Organisations and initiatives like Reporters Without Borders and Global Voices Advocacy are doing excellent work promoting freedom of expression and helping the cause of journalists and citizens who are persecuted (as are the bigger and more well-known Amnesty, Human Rights Watch etc).

Supporting dissidents may be more important than ever – because it is more dangerous than ever to speak out against repressive regimes. German editor Joachim Widmann makes this point in an essay published this week (in Norwegian), one year after Russian journalist Anna Politkovskaya was murdered in Moscow (disclosure: I commissioned the article as editor of the Norwegian magazine Vox Publica. Die Zeit Online has published the original German text.) Widmann compares the situation for dissidents during the Cold War and today. People like Vaclav Havel, Andrei Sakharov and Robert Havemann could count on the media and citizens in the West for support and continous attention. The media knew how to portray the dissidents as brave heroes for freedom. The public supported them by buying their books. The news from the West crept back behind the iron curtain and made it difficult for the Communist authorities to silence the critics.

But today, the fronts aren't so well defined. There is no clash of consistent ideologies. Stories about dissidents drown in the noise of
the millions of voices on the Internet. It simply isn't possible for the media to create the same kind of attention for and interest around the dissidents anymore, Widmann argues.

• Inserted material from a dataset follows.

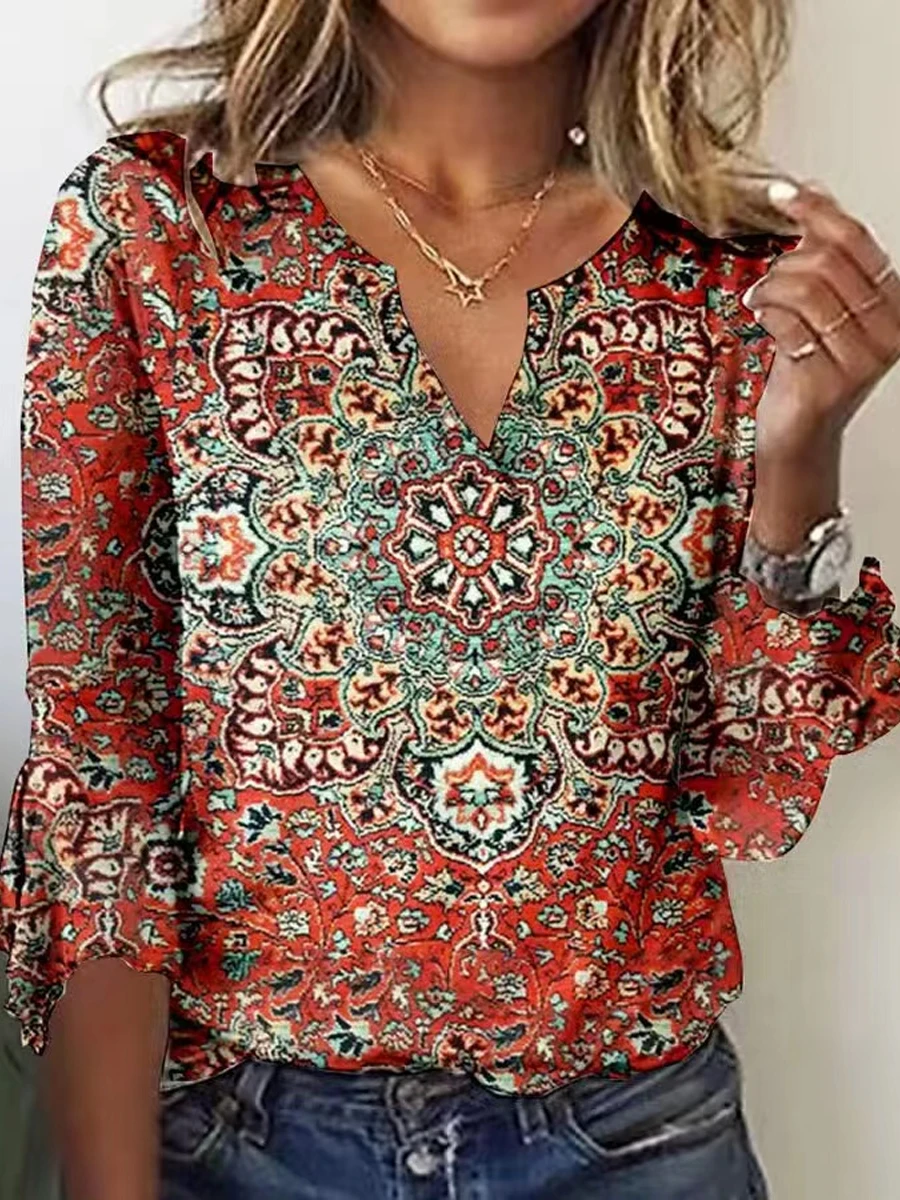 Camisa holgada de manga larga para mujer, Top con estampado de temperamento femenino, moda informal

I hope he is wrong in this conclusion, but I'm not sure. It is probably too early to interpret the events in Burma over the past weeks in this context. On the one hand, there was a massive surge in interest and sympathy for the Burmese people in countries around the world. Here, the traditional media and "citizen media" seemed for a few days to cooperate perfectly in creating a heroic narrative. But can the mass public's interest be sustained for more than a few intense days? And what about the dark side of the Internet – the possibility for authorities to track what citizens do and then hunt them down afterwards?

"We neglected to tell Politkovskaya's story loudly and clearly and to bring it into the consciousness of the global public. In the end she was alone," Widmann writes. We owe it to her to do more for those brave dissidents still alive. To identify methods that work in the post-Cold War, post-Old Media age is our common responsibility.